Mais plus encore que l'une des plus grandes – la plus grande ? – comédies musicales de tous les temps, Chantons sous la pluie est surtout un film formidable au scénario brillant et qui a presque valeur historique. Illustrant à merveille le bouleversement total qu'a subi l'industrie du cinéma après la sortie du premier long-métrage parlant en 1927, Le chanteur de Jazz d'Alan Crosland, Chantons sous la pluie en suggère toutes les difficultés techniques (avec beaucoup d'humour comme on l'a vu un peu avant) et humaines (certaines vedettes ne se remettront d'ailleurs jamais de ce passage du muet au parlant ; à l'instar des célébrissimes Buster Keaton ou encore Harold Lloyd). C'est à une toute nouvelle façon de jouer que les acteurs auront à faire face avec l'arrivée du parlant ; les textes prenant progressivement une importance primordiale. En outre, le film épingle la superficialité qui caractérise déjà le monde du cinéma. Les décors sont factices, les cascades réalisées avec trucage, les acteurs sont doublés, les sons sont retravaillés en studio... Dans ce monde d'illusion, rien ne semble réel. Et pas seulement en coulisses puisque la production n'hésite pas à instrumentaliser la vie privée de ses vedettes, espérant accroître le succès de ses films en laissant croire au public que les deux acteurs forment un couple aussi bien à l'écran qu'à la ville.
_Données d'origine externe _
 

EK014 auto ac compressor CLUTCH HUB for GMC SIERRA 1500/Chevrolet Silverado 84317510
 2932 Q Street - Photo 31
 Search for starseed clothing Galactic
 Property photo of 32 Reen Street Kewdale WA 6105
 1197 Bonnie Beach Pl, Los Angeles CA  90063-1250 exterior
Le long-métrage n'est d'ailleurs pas tendre avec les producteurs et les contrats très astreignants qu'ils imposaient alors à leurs poulains (comme le montre celui dans lequel la pauvre Kathy semble emprisonnée). Bien entendu, le film étant éminemment optimiste : à la fin, la morale est sauve. Good morning, good morning to you !
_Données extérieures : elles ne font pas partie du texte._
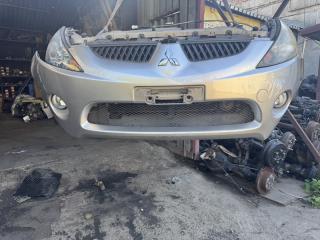 Nose cut MITSUBISHI GRANDIS контрактная Nose cut MITSUBISHI GRANDIS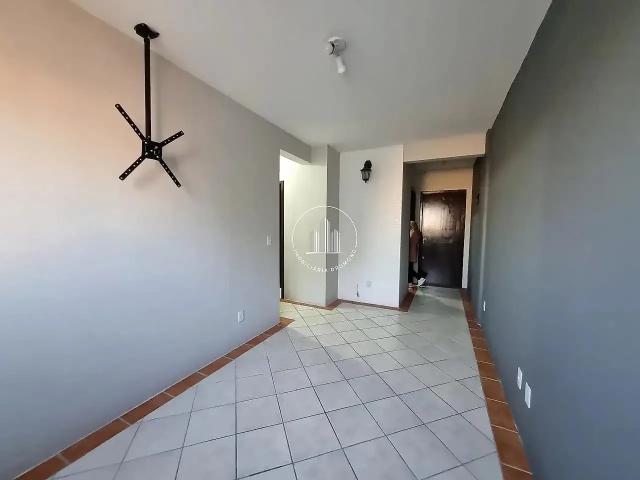 Apartamento venda em Região Geográfica Imediata de Florianópolis, São José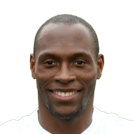 Kyel Reid 64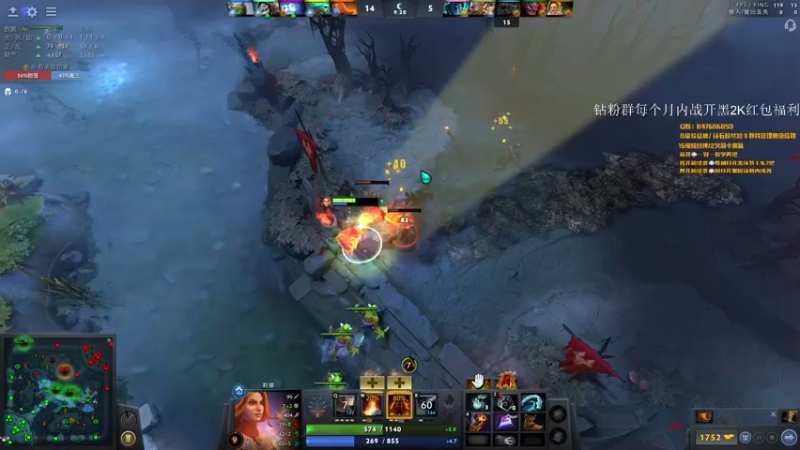 【2022-05-27 00点场】阳光男孩Aq：冲个第一！！！7718843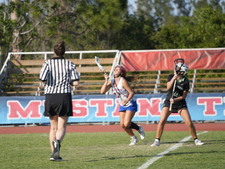Enlarge photo 40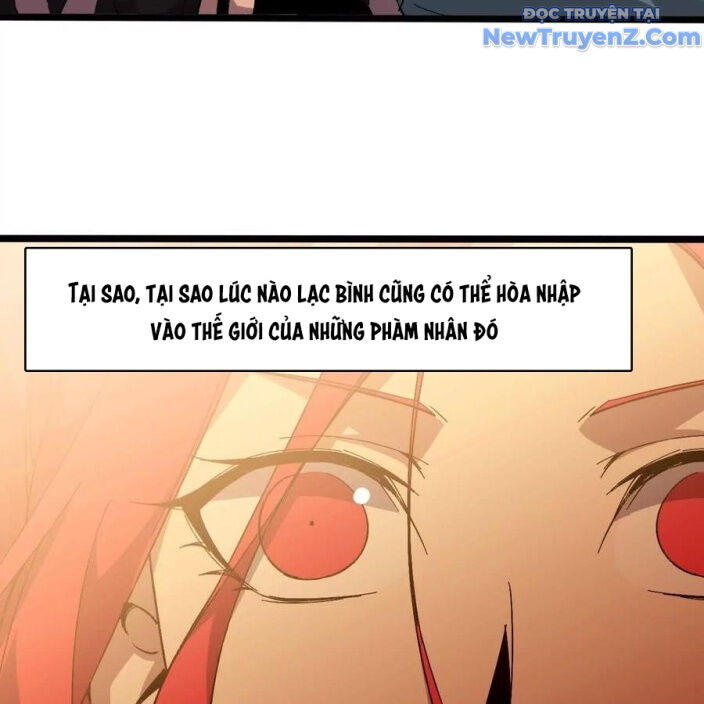 Dũng Giả X Nữ Ma Vương Chapter 151 - 68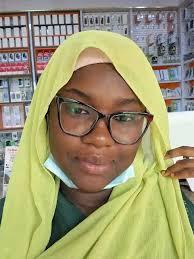 Describe how to feels after a divorce in 3 words or less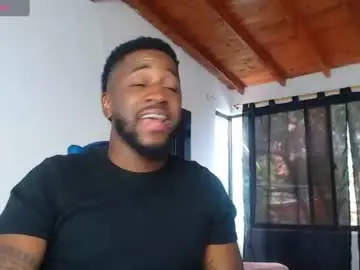 Chaturbate Adult Webcam of drake_nassir4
Pour conclure, si vous ne connaissez pas ce grand classique du septième art, je vous invite vivement à le faire. Même pour les allergiques des comédies musicales et des vieux films, ce film est à découvrir tant il n'a rien perdu de sa superbe au fil du temps. Au contraire, le poids des années semblent, comme le bon vin, lui donner une saveur inégalable. D'ailleurs, quand on pense que ce film ne remporta pas un seul Oscar (malgré les nominations ô combien justifiées de Jean Hagen à celui de "meilleure actrice de second rôle" et Lennie Hayton pour celui de "meilleure musique de comédie musicale"), alors que Chicago de Rob Marshall (clairement moins exaltant) en obtint six, on a de quoi s'interroger sur la pertinence des choix de cette institution. Enfin bref : autres temps, autres mœurs j'imagine. Il a en tout cas parfaitement su ravir mon suffrage et serait sans conteste – si je ne devais n'en choisir qu'un seul, et si la situation se présentait – le film que je projetterais si j'avais à inaugurer une salle de cinéma ; tant Chantons sous la pluie est, à mes yeux, la quintessence même de ce que représente le cinéma. Celui que j'aime, qui m'enthousiasme, me rend heureux et me fait rêver. En somme, celui que j'aimerais partager.